Thirty minutes later, when for the first time he reared above her on her bed like a stallion, and clenched his buttocks and came and came and came in her, whispering her name hoarsely, Amalia, clinging to him with her arms and her legs and her breasts and her belly and her whole being, as if riding out some great storm, cried softly, “Yes, yes, yes, now now now.”
And knew she wouldn’t be letting out-of-work bartenders she felt sorry for into her bed for a long time to come. If ever.
Chapter Nineteen
Kearny checked the last of the ground-floor windows in the back of the Rochemont mansion. The kitchen had tile floors and two huge ovens where you could roast a lamb, maybe a young steer, also a walk-in freezer a barbershop quartet could have sung in. Two corpses, neatly folded before rigor set in, could have fit into the refrigerator.
He retraced his way through the maze of rooms to the living room where the security post was set up. Giselle was waiting with a thermos and a tray of sandwiches.
“Doped coffee?” he asked.
“Clown around,” she said as she poured.
And then unobtrusively waited before drinking hers until he had raised the exquisitely thin Meissen cup to his lips. He took a sip, nodded his head in appreciation, set it back down on its saucer, suddenly slumped sideways over the arm of his chair.
“Dan’l!”
Kearny sat up and grinned at her. She subsided angrily.
“I didn’t ask ’em to, but the police checked your thermos from this morning,” he said. “The coffee in it wasn’t doped.”
“Then somebody switched it after the attack. Opened the window Nugent got in by.”
“She’s one great little blond schemer, she is.”
“Bottle blond schemer,” sniffed Giselle with a grin.
Kearny settled down with the sports page, rattled the paper, and cleared his throat. “Think you can keep awake for two hours until our next rounds?” he asked innocently.
Turning from the backbar with a bottle of Jim Beam, Bart Heslip caught a stranger’s passing reflection.

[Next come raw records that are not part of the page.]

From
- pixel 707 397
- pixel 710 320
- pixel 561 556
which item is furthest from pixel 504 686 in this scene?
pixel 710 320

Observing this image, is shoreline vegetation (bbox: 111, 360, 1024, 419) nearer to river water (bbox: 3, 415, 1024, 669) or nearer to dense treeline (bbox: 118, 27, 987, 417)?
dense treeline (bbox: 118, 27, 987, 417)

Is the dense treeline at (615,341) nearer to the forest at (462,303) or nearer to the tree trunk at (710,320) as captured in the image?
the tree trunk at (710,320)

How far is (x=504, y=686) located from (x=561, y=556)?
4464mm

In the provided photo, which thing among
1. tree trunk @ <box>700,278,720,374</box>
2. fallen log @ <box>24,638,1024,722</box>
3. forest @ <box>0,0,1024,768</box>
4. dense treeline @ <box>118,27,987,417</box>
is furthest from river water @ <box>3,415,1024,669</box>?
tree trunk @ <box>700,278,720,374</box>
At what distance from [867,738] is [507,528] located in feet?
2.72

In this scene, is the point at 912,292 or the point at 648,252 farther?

Hulking dude with a shaved head and no mustache and a ring in his nose, wearing a bright short-sleeved sport shirt to show off his muscular chest and arms. Shades even here in the dim bar.
The composite of Nemesis the cops had brought around last night didn’t fit him worth a damn now. He was going to come out of this all right. Just had to stay still and keep cool. Except for the nose ring, he sorta liked the look. Maybe after this undercover gig was all over...
Man, what was Corinne going to say when she saw him?